What are film simulations?
CLUTs primer
Simple hand-crafted CLUTs
The identity CLUT
HaldCLUTs
Applying a HaldCLUT
Notes and further reading

There is also an accompanying notebook, in case you want to play around with the CLUTs.

What are film simulations?

Apparently, back in the day, people shot pictures with analog cameras that used film. If you wanted a different “look” to your pictures, you would load a different film stock that gave you the desired look. This is akin to current-day Instagram filters, though more laborious. Some digital camera makers, like Fujifilm, started out as makers of photographic films (and they still make them), and transitioned into making digital cameras. Modern mirrorless cameras from Fujifilm have film simulation presets that digitally mimic the style of a particular film stock. If you are curious, John Peltier has written a good piece on Fujifilm’s film simulations. I was intrigued by how these simulations were achieved and this is a modest attempt at untangling them.

CLUTs primer

A CLUT, or a Color Look Up Table, is the primary way to define a style or film simulation. For each possible RGB color, a CLUT tells you which color to map it to. For example, a CLUT might specify that all green pixels in an image should be yellow:

# map green to yellow
(0, 255, 0) -> (255, 255, 0)

The actual format in which this information is represented can vary. A CLUT can be a .cube file, a HaldCLUT png, or even a pickled numpy array as long as whatever image editing software you use can read it.

In an 8-bit image, each channel (i.e red, green or blue) can take values from 0 to 255. Our CLUT should theoretically have a mapping for every possible color – that’s 256 x 256 x 256 colors. In practice however, CLUTs are way smaller. For example an 8-bit CLUT would divide each channel into ranges of 32 (i.e 256 divided by 8). Since we have 3 channels (red, green and blue), our CLUT can be imagined as a three dimensional cube:

A standard 3D CLUT. Image Credits

To apply a CLUT to the image, each color in the image is assigned to one of the cells in the CLUT cube, and the color of the pixel in the original image is changed to whatever RGB color is in its assigned cell in the CLUT cube. Hence the color (12, 0, 0) would belong to the second cell along the red axis in the top left corner of the cube. This also means that all the shades of red between (8, 0, 0) and (15, 0, 0) will be mapped to the same RGB color. Though that sounds terrible, an 8-bit CLUT usually produces images that are fine to our eyes. Of course we can increase the “quality” of the resulting image by using a more precise (eg: 12-bit) CLUT.

Simple hand-crafted CLUTs

Before we craft CLUTs and start applying them to images, we need a test image. For the sake of simplicity, we conjure up a little red square:

from PIL import Image
img = Image.new('RGB', (60, 60), color='red')
img.show()

We will now create a simple CLUT that would map red pixels to green pixels and apply it to our little red square. We know that our CLUT should be a cube, and each “cell” in the cube should map to a color. If we create a 2-bit CLUT, it will have the shape (2, 2, 2, 3). Remember that our CLUT is a cube with each side of “length” 2, and that each “cell” in the cube should hold an RGB color – hence the 3 in the last dimension.

import numpy as np
clut = np.zeros((2, 2, 2, 3))
transformed_img = apply_3d_clut(clut, img, clut_size=2)

Prompt 1 — Using the film-simulation text, say whether each statement agrees with it. Answer yes or no for each, and quote the deciding words. (a) A CLUT can be stored as a .cube file or as a HaldCLUT png. (b) In practice, a CLUT holds a separate mapping for every one of the 256 x 256 x 256 colors. (c) A 2-bit CLUT has the shape (2, 2, 2, 3).
Prompt 2 — Continue the film-simulation text from the point where it stops.
The rows that follow are not needed for these tasks.

Stored data —

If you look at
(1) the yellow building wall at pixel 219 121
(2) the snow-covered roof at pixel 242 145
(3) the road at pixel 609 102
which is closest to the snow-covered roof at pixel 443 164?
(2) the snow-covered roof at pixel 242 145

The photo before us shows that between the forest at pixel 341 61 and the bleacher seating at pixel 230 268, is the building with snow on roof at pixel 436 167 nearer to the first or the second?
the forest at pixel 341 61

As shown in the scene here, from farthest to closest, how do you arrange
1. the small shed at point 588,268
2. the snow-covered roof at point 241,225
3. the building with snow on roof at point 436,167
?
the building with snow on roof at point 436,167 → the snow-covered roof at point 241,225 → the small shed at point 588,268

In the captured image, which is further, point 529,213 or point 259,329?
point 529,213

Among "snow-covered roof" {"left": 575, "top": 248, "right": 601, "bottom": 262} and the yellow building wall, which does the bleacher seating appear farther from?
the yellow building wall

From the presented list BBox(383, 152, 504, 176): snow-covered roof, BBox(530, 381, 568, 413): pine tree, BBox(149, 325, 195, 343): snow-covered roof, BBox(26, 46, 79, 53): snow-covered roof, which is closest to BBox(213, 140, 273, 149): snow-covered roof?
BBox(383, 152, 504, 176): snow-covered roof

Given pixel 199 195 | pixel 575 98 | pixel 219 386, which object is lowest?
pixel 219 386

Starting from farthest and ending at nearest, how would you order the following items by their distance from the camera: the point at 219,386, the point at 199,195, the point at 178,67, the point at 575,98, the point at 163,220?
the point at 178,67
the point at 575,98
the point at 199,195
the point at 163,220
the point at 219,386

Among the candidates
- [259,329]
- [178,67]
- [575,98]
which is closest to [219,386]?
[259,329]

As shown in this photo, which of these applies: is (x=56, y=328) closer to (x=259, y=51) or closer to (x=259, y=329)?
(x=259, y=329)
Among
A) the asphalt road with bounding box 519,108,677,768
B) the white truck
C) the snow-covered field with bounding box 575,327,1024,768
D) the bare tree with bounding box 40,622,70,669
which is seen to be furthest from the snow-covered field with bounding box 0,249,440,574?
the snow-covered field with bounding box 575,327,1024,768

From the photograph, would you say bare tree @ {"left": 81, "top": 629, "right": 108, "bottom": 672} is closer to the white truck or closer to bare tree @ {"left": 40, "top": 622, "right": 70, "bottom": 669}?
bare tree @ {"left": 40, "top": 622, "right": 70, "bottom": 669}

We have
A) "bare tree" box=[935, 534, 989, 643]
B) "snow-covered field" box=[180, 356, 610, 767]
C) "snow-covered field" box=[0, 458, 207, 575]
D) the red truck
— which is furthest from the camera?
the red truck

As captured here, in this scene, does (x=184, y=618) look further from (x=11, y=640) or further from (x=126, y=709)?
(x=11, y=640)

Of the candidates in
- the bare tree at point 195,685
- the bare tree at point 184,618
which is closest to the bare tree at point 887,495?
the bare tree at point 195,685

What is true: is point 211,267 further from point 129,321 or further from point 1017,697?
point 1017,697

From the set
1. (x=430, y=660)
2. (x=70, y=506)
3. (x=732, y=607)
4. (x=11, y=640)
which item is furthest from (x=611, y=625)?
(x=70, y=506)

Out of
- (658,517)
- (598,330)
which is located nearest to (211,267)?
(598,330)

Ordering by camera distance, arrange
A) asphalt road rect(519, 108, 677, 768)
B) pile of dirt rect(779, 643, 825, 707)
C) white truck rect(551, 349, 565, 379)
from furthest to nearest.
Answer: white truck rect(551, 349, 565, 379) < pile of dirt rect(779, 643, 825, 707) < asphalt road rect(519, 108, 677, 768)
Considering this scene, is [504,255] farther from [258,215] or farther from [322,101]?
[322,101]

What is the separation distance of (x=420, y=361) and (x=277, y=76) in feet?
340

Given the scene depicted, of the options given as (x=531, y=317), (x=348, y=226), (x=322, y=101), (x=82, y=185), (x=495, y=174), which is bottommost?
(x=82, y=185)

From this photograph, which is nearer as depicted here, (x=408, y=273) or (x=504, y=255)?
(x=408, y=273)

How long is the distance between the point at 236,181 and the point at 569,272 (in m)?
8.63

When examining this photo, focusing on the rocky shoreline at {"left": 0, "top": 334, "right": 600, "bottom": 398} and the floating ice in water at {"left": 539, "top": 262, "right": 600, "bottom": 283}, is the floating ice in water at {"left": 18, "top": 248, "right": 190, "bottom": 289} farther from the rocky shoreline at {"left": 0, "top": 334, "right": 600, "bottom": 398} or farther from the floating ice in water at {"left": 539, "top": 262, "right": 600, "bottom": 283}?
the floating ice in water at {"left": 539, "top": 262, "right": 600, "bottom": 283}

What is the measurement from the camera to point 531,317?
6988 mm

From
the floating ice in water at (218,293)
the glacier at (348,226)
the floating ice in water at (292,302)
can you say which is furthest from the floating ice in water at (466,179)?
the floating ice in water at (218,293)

Answer 1 —
(a) Yes: "A CLUT can be a .cube file, a HaldCLUT png, or even a pickled numpy array"
(b) No: "In practice however, CLUTs are way smaller."
(c) Yes: "If we create a 2-bit CLUT, it will have the shape (2, 2, 2, 3)."

Answer 2 —
transformed_img.show()

We haven’t yet implemented the “apply_3d_clut()” method. This method will have to look at every pixel in the image and figure out the corresponding mapped pixel from the CLUT. The logic is roughly as follows:

For each pixel in the image:
1. get the (r, g, b) values for the pixel
2. Assign the (r, g, b) values to a “cell” in our CLUT
3. Replace the pixel in the original with the color in the assigned CLUT “cell”

We should be careful with step 2 above – since we have a 2-bit CLUT, we want color values up to 127 to be mapped to the first cell and we want values 127 and above to be mapped to the second cell.

from tqdm import tqdm
def apply_3d_clut(clut, img, clut_size=2):
    """
        clut must have the shape (size, size, size, num_channels)
    """
    num_rows, num_cols = img.size
    filtered_img = np.copy(np.asarray(img))
    scale = (clut_size - 1) / 255
    img = np.asarray(img)
    for row in tqdm(range(num_rows)):
        for col in range(num_cols):
            r, g, b = img[col, row]
            # (clut_r, clut_g, clut_b) together represents a "cell" in the CLUT
            # Notice that we rely on round() to map the values to "cells" in the CLUT
            clut_r, clut_g, clut_b = round(r * scale), round(g * scale), round(b * scale)
            # copy over the color in the CLUT to the new image
            filtered_img[col, row] = clut[clut_r, clut_g, clut_b]
    filtered_img = Image.fromarray(filtered_img.astype('uint8'), 'RGB')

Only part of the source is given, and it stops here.